Tuesday, August 17, 2010

Why You Pay for Other People's Kids to Go to School

One question frequently asked these days is why a person with no children should pay for the education of other people’s children. So here goes:

Before the rise of representative governments, free markets and secularism, power was in the hands of a few people. The “divinely appointed” kings and their vassals had land and weapons. Land meant food. Weapons meant they would kill you if you didn’t adhere to their social order, which basically consisted of “This is my stuff and if you touch it without permission I will stab you with my sword.” The Church also had lands and weapons, but also had the market cornered on learning and on ideology. The ideology of the day consisted of “Do what we say or we will not only kill you in this life, we will make your afterlife very unpleasant.” These power holders wanted cheap agricultural labor. People didn’t need to know how to read to do that work. Additionally it always becomes evident, sooner or later, that when people start reading they start asking pesky questions and making trouble.

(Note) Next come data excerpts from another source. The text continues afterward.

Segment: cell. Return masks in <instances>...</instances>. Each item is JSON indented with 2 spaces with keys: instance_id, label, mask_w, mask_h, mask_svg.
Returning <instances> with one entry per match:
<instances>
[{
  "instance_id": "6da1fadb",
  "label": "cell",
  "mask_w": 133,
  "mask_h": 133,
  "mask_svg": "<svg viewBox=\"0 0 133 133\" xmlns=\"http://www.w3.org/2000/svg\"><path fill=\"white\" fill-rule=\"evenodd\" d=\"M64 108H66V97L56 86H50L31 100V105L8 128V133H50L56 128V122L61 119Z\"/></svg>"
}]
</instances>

Flash forward to colonial America. Many colonials were religious fanatics who wanted to read the Bible for themselves. They were allowed to go to the colonies because nobody in Europe liked them and it was dangerous work being a colonist, so you might as well send people you don’t like, because you won’t see them again. The colonists went to war with their mother country. They lost almost every battle. They won the war. Various reasons can account for this but one reason is that it is hard to kill ideas, and the British were fighting ideas as much as Minutemen.

These ideas were shared among the colonists in newspaper, pamphlets, and word of mouth. Eventually, some of these ideas became laws. On top of that, as the financial institutions of the world were undergoing rapid transition also, something called the middle class arose. These people ran businesses or had trades and therefore needed more education. There were a fair number of these people in the New World. So ideas, words, and their natural ally education were cornerstones of the new republic.

When people don’t have educations their ability to work decent jobs becomes severely limited. They make less money than educated people. They become part of a marginalized impoverished underclass. They turn to crime, violence, drugs, alcohol, and they don’t make very good citizens in general. People in America thought that having a populace that was educated and personally invested in the political process is a better thing than having an ignorant, unskilled and uninvolved populace. Those Founding Troublemakers, in other words, wanted a nation of troublemakers.

We have managed to hold on to this precious bit of egalitarian thought for a couple hundred years. Those opponents of paying taxes for schools, many of who of course are products of the public school system, simply don’t understand the importance of education for a healthy society.
You pay for schools because you went to one. You pay for schools so little Johnny next door can get a decent job and not break into your house to steal your stuff or kill you. You pay for schools because your country doesn’t die when you do. You pay for schools as an investment in freedom. If you don’t have kids or you opt-out of the public school system you still live in a society that relies on public schools, and so you pay.